I need some guidance on the appropriate level of pooling to use for difference of means tests on time series data. I am concerned about temporal and sacrificial pseudo-replication, which seem to be in tension on this application. This is in reference to a mensural study rather than a manipulative experiment.
Consider a monitoring exercise: A system of sensors measures dissolved oxygen (DO) content at many locations across the width and depth of a pond. Measurements for each sensor are recorded twice daily, as DO is known to vary diurnally. The two values are averaged to record a daily value.

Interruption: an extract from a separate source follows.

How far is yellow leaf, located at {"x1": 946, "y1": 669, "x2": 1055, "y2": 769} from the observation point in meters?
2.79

Once a week, the daily results are aggregated spatially to arrive at a single weekly DO concentration for the whole pond.
Those weekly results are reported periodically, and further aggregated – weekly results are averaged to give a monthly DO concentration for the pond. The monthly results are averaged to give an annual value. The annual averages are themselves averaged to report decadal DO concentrations for the pond.

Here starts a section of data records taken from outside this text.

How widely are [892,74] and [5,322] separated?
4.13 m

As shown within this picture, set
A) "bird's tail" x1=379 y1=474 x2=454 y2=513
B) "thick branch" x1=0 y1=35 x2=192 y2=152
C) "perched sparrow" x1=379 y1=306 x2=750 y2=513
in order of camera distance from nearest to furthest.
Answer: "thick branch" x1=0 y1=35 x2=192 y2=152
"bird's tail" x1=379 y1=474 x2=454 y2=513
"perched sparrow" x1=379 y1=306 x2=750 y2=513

The goal is to answer questions such as: Was the pond's DO concentration in year X higher, lower, or the same as the concentration in year Y? Is the average DO concentration of the last ten years different than that of the prior decade? The DO concentrations in a pond respond to many inputs of large magnitude, and thus vary considerably. A significance test is needed. The method is to use a T-test comparison of means. Given that the decadal values are the mean of the annual values, and the annual values are the mean of the monthly values, this seems appropriate.
Here’s the question– you can calculate the decadal means and the T-values of those means from the monthly DO values, or from the annual DO values. The mean doesn’t change of course, but the width of the confidence interval and the T-value does. Due to the order of magnitude higher N attained by using monthly values, the CI often tightens up considerably if you go that route. This can give the opposite conclusion vs using the annual values with respect to the statistical significance of an observed difference in the means, using the same test on the same data. What is the proper interpretation of this discrepancy?
If you use the monthly results to compute the test stats for a difference in decadal means, are you running afoul of temporal pseudoreplication? If you use the annual results to calc the decadal tests, are you sacrificing information and thus pseudoreplicating?